Pay Attention to Your Assortments
Over assorting becomes an even greater risk. Buy in depth and be meaningful to the vendors that represent your greatest ROI. Less vendors allow you to be meaningful to a select group and provide an opportunity to negotiate and potentially negotiate better savings.
Look for other opportunities with domestic vendors or build other categories that provide higher margins, allowing you to sustain your margins. Where possible, look to go upscale as higher-earning customers will not have the same price sensitivity.
Maintain Your Initial Markups
Do not be fooled that taking a shorter markup will sustain or increase demand. These increases will be across the board and impact on all your competitors. Initial markup is a strategy that is critical in managing your margins to be profitable. Tampering with them can undermine your overall productivity.
Do the math and, as new goods land, change your pricing to reflect new pricing. It will give you an insight into the capacity of your customers’ tolerance for higher prices.
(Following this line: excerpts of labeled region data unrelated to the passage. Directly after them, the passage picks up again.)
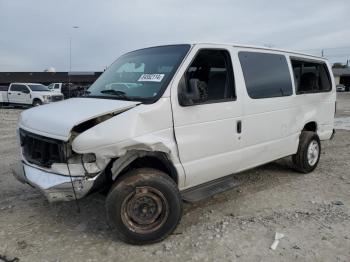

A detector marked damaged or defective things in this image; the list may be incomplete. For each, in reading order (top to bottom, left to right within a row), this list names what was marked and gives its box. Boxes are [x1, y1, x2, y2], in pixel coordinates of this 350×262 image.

damaged white van [13, 44, 336, 245]
broken bumper piece [12, 162, 100, 203]
rust on wheel [121, 186, 169, 233]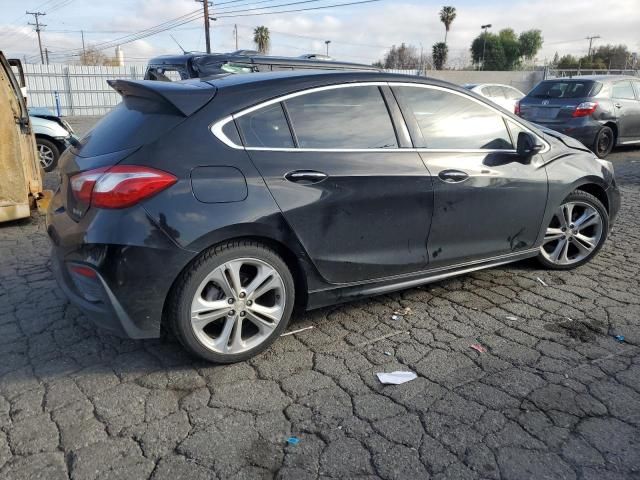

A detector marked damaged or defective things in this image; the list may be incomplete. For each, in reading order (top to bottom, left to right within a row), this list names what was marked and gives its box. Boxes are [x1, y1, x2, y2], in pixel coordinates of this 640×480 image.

cracked asphalt [1, 117, 640, 480]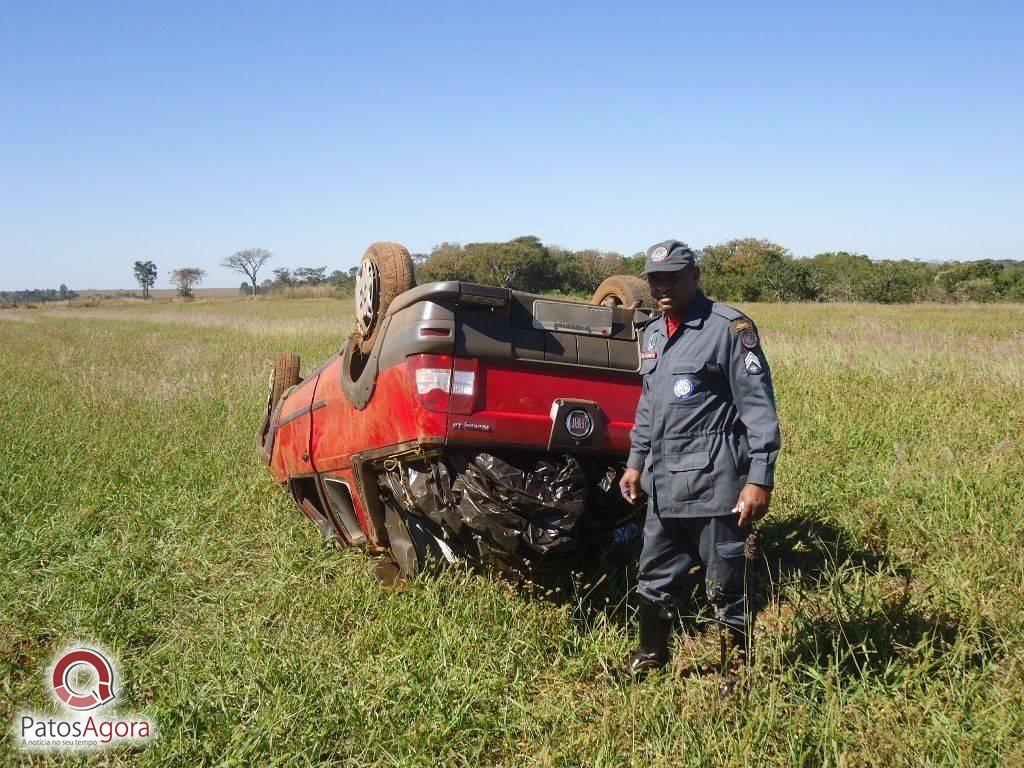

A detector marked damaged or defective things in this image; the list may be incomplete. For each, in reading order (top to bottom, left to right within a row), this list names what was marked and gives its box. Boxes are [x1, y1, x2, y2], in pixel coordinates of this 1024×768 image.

exposed tire [354, 242, 414, 356]
exposed tire [592, 276, 656, 308]
exposed tire [270, 354, 298, 414]
overturned red truck [258, 242, 656, 576]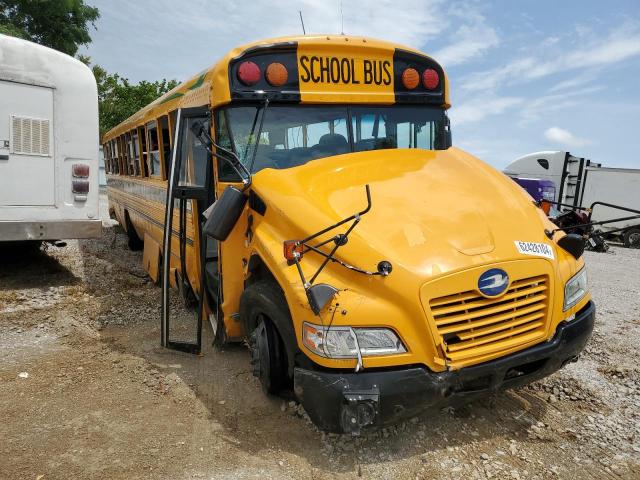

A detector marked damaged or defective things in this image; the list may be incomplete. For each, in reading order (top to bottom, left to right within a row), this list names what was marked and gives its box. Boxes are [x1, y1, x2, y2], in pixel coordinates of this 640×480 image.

damaged front hood [252, 148, 548, 280]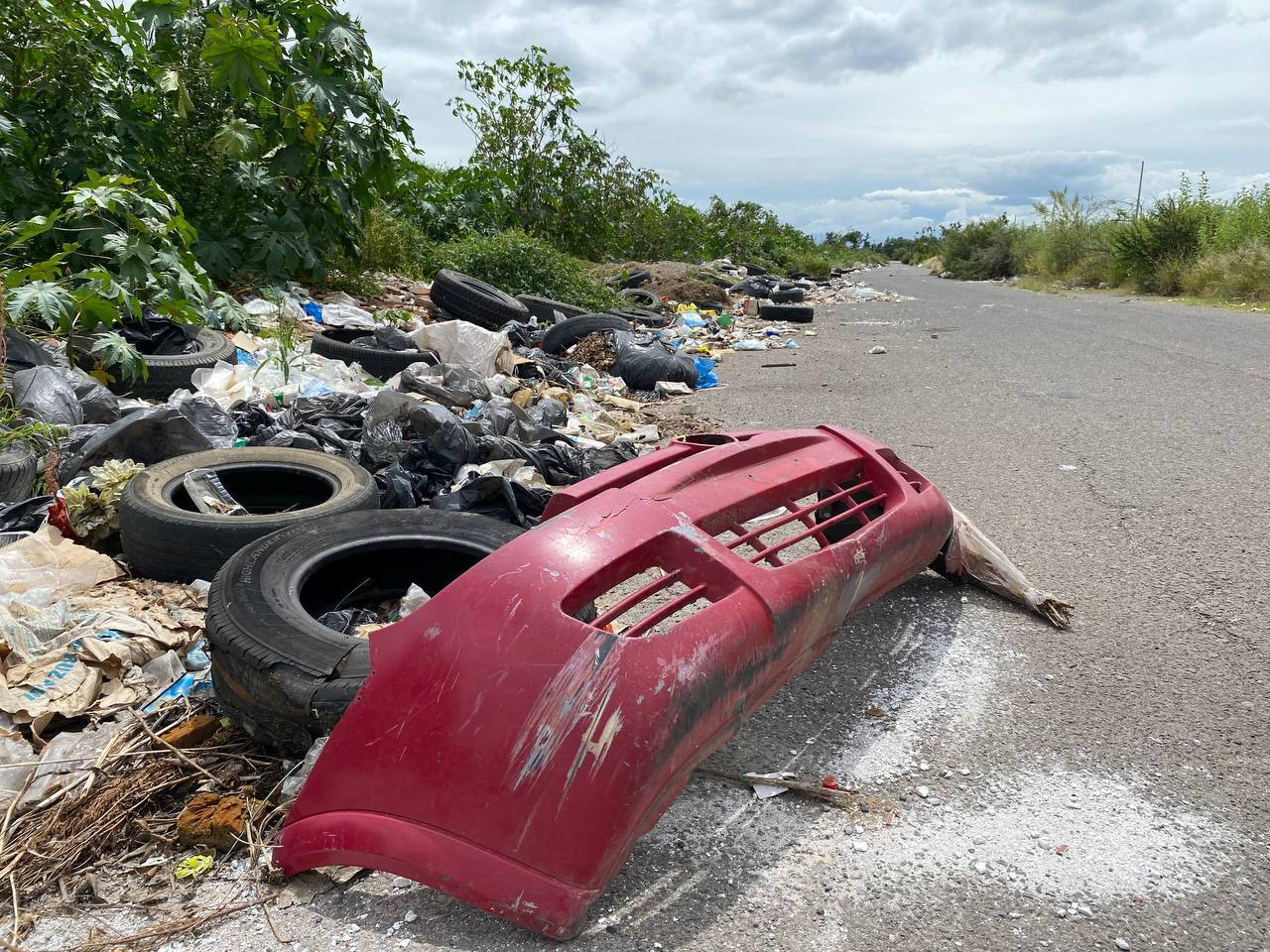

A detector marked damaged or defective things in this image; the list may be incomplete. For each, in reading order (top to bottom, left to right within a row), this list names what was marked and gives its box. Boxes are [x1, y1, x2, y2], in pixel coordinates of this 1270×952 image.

cracked red bumper [278, 428, 954, 944]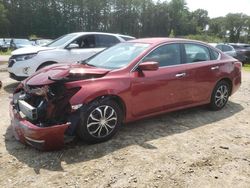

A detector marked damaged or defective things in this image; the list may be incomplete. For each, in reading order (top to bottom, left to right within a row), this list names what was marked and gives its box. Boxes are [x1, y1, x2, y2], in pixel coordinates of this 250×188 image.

crumpled front end [9, 82, 80, 151]
dented hood [24, 64, 110, 86]
deployed crumple damage on hood [24, 64, 110, 86]
damaged red car [8, 37, 241, 150]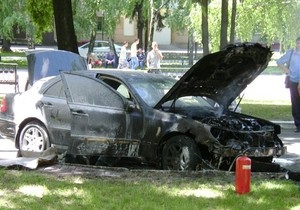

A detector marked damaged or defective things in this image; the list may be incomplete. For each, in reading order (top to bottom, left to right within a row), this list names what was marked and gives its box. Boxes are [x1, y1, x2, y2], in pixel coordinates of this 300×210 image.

burned car [0, 43, 286, 170]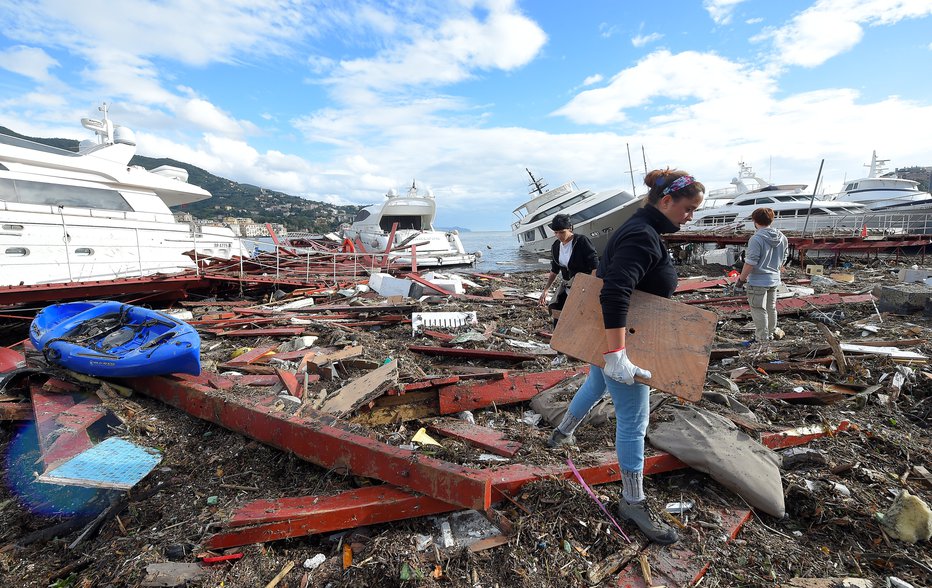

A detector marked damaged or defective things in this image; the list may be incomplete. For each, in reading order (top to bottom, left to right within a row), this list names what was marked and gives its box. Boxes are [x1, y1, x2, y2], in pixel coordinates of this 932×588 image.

broken plank [318, 358, 398, 418]
damaged infrastructure [0, 235, 928, 588]
broken plank [430, 420, 524, 458]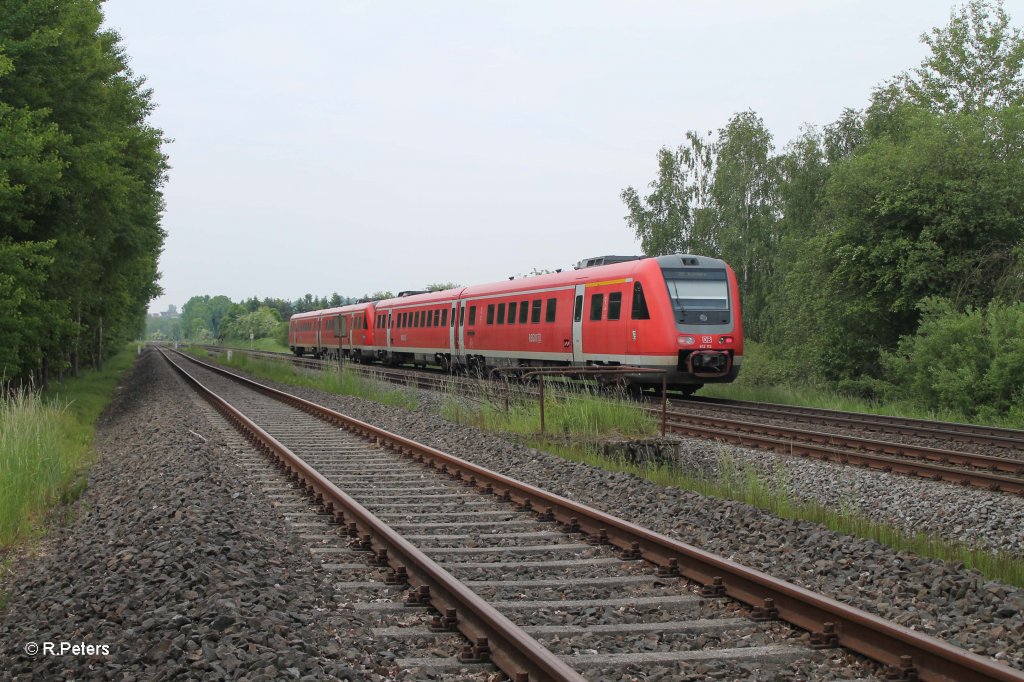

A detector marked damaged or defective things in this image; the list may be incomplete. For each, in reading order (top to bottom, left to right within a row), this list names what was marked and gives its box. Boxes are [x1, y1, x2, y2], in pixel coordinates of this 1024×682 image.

rusty rail [169, 346, 1024, 679]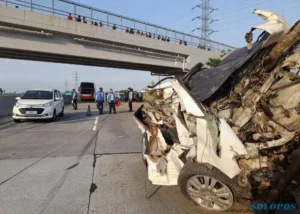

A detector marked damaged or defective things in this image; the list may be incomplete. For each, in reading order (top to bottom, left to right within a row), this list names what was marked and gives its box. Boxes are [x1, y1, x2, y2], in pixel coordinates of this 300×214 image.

shattered vehicle body [134, 9, 300, 211]
wrecked white van [134, 9, 300, 211]
crumpled metal wreckage [135, 9, 300, 212]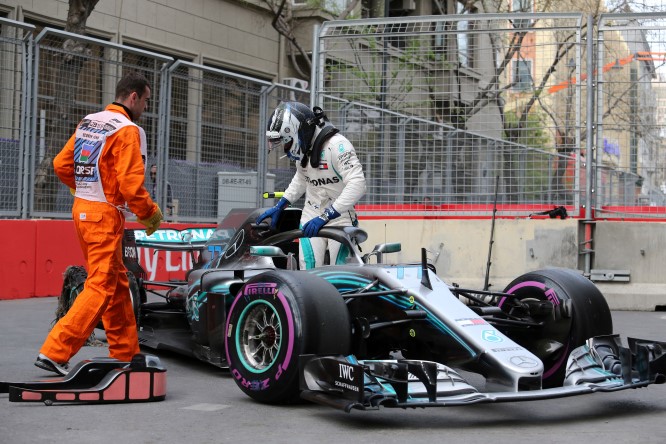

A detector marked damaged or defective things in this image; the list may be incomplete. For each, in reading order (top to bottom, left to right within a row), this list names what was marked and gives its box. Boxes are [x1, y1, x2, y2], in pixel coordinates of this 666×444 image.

damaged front wing [298, 334, 660, 412]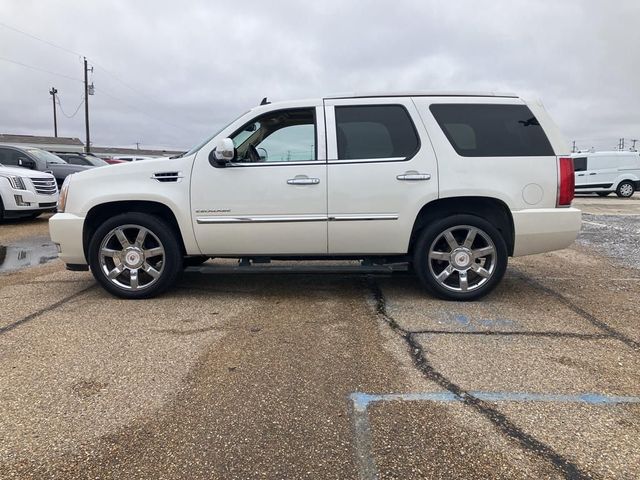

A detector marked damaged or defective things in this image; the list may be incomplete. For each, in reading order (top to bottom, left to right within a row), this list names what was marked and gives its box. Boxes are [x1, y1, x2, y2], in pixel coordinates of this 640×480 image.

cracked asphalt [0, 196, 636, 480]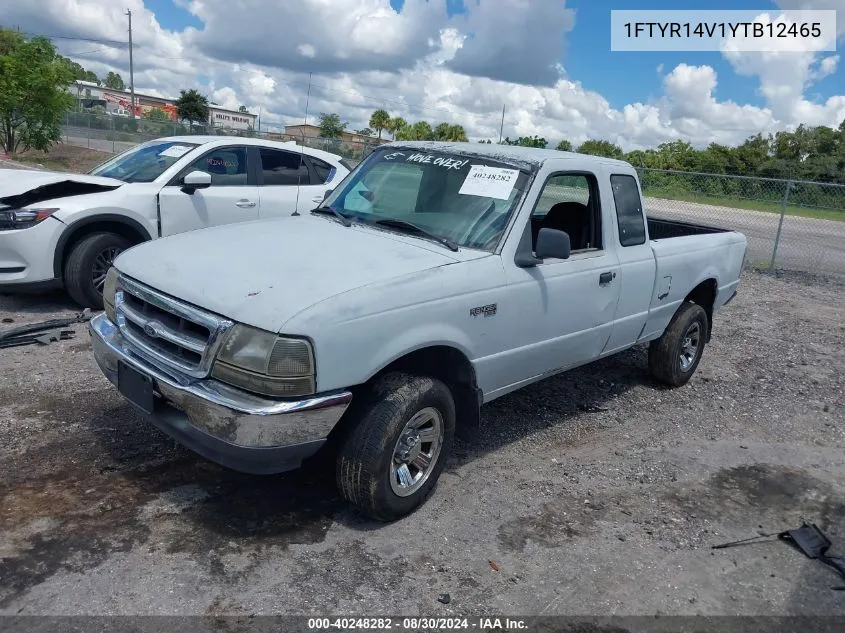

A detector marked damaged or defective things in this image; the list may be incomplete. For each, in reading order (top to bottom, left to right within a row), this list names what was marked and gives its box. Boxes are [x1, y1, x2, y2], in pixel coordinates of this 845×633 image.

damaged front bumper [86, 314, 350, 472]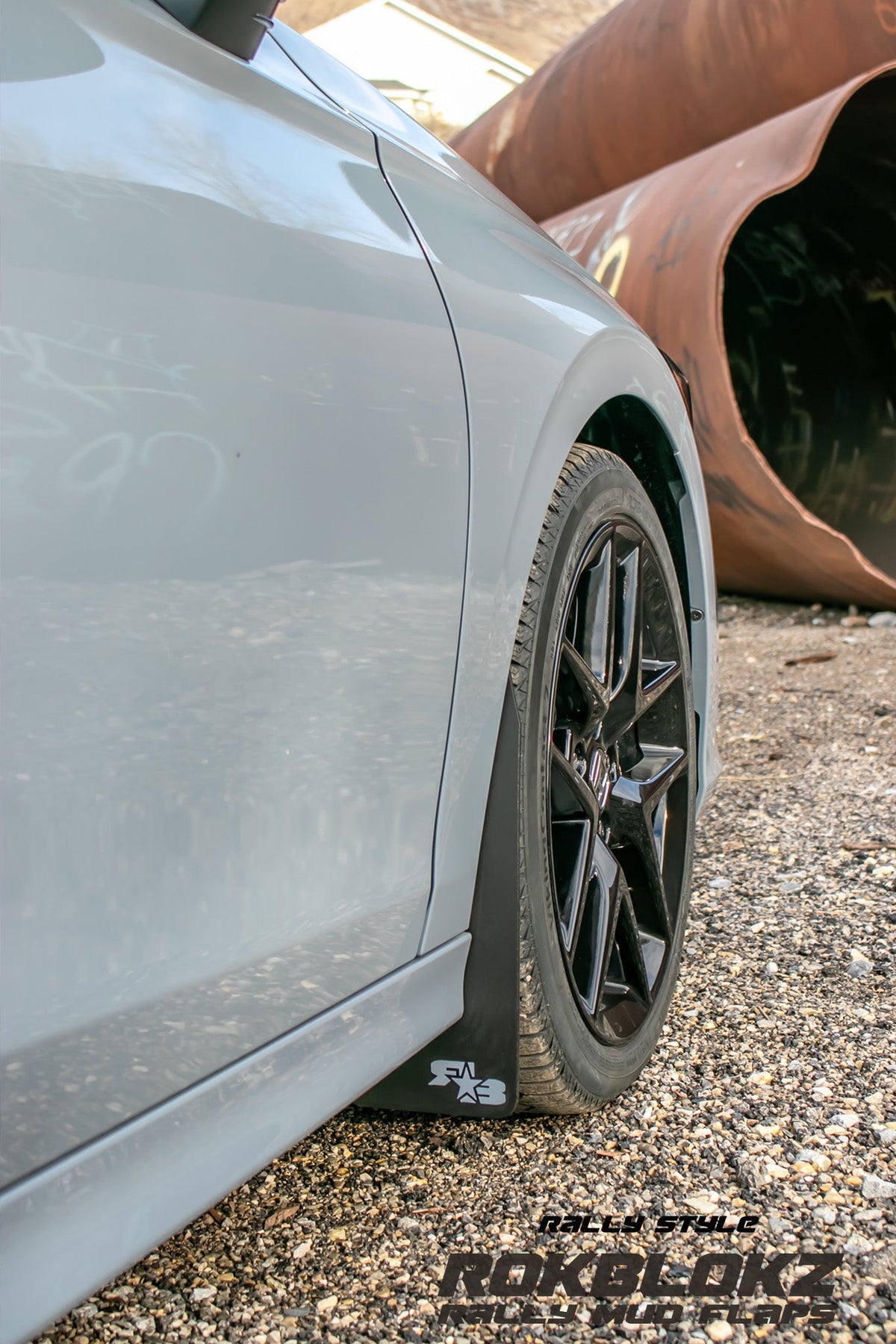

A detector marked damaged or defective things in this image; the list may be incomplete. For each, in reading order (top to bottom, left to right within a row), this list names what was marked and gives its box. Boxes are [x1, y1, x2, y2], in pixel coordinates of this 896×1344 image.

rusty metal pipe [456, 0, 896, 225]
rusty metal pipe [542, 68, 892, 605]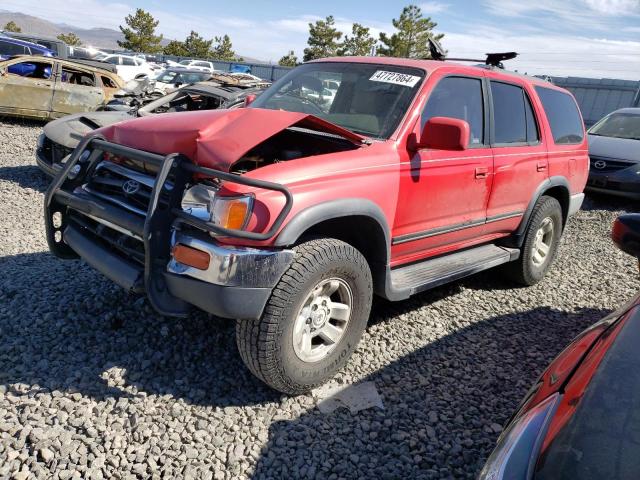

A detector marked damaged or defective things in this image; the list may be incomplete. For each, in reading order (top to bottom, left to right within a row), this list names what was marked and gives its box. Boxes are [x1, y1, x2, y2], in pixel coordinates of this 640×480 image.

crumpled hood [44, 110, 132, 148]
crumpled hood [95, 108, 364, 172]
crumpled hood [592, 134, 640, 164]
cracked headlight housing [181, 184, 254, 231]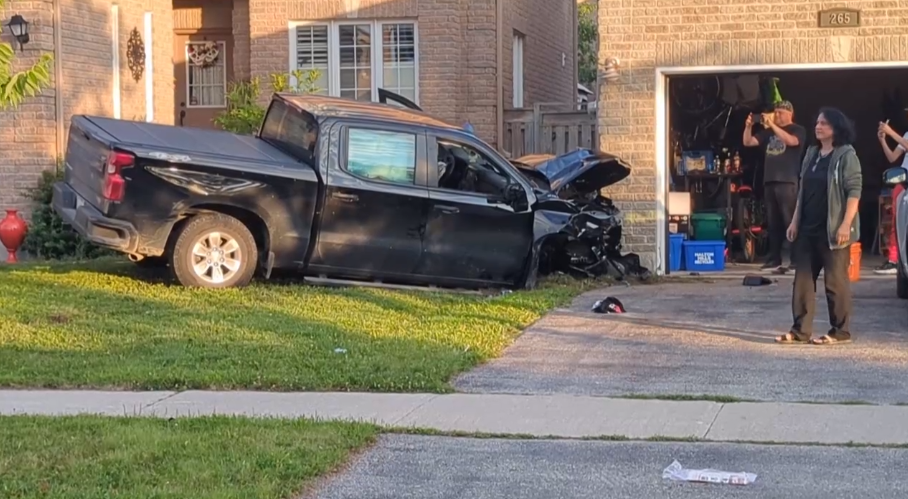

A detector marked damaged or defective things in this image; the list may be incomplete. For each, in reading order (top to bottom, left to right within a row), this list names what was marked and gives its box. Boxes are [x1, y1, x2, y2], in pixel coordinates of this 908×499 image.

Every sale at new prices also provides a future cushion for potential markdowns.
Change the Flow of Goods
Be aggressive about getting out of fall and holiday earlier than you have in the past. Deliver resort and early spring the first two weeks of January. If you land goods late in December, be thoughtful of receiving them as they will increase your inventory and create a tax consequence.
Your marketing and presentation should reflect this change.
Research
The De minimis Rule allows for imports to come into the United States duty-free and will have less scrutiny. It is a loophole, and one that companies like Shein and Temu exploited. This will depend on whether this rule will survive.
Check with your vendors, especially key vendors, and discover what they are doing and their expected actions.
Spend time on marketplaces like
Faire to explore new vendors and classifications. There is reduced risk, and new orders have a return policy.
All change is good and even the ones we fear offer an opportunity. We can decide to let events decide our outcomes or we can take control. For those of you who know me, it is always about playing offense. These ideas are about you taking the field and not letting the situation back you into a corner.
Onwards and Upwards,
Marc
Embracing Change as Opportunity
Every challenge holds the seed of opportunity. Increased tariffs may pressure businesses, but they also compel innovation, adaptability, and strategic refinement. By focusing on controllable aspects, such as pricing strategies, product assortments, and vendor relationships, you can transform adversity into growth.
Checklist for Retailers Navigating Tariff Changes
Conclusion
The shifting tariff landscape requires vigilance, adaptability, and proactive planning. By focusing on core strategies like customer engagement, assortment optimization, and maintaining profitability, you can stay ahead of the curve.
Change may be inevitable, but by taking control of your response, you ensure your business emerges stronger, no matter the external challenges.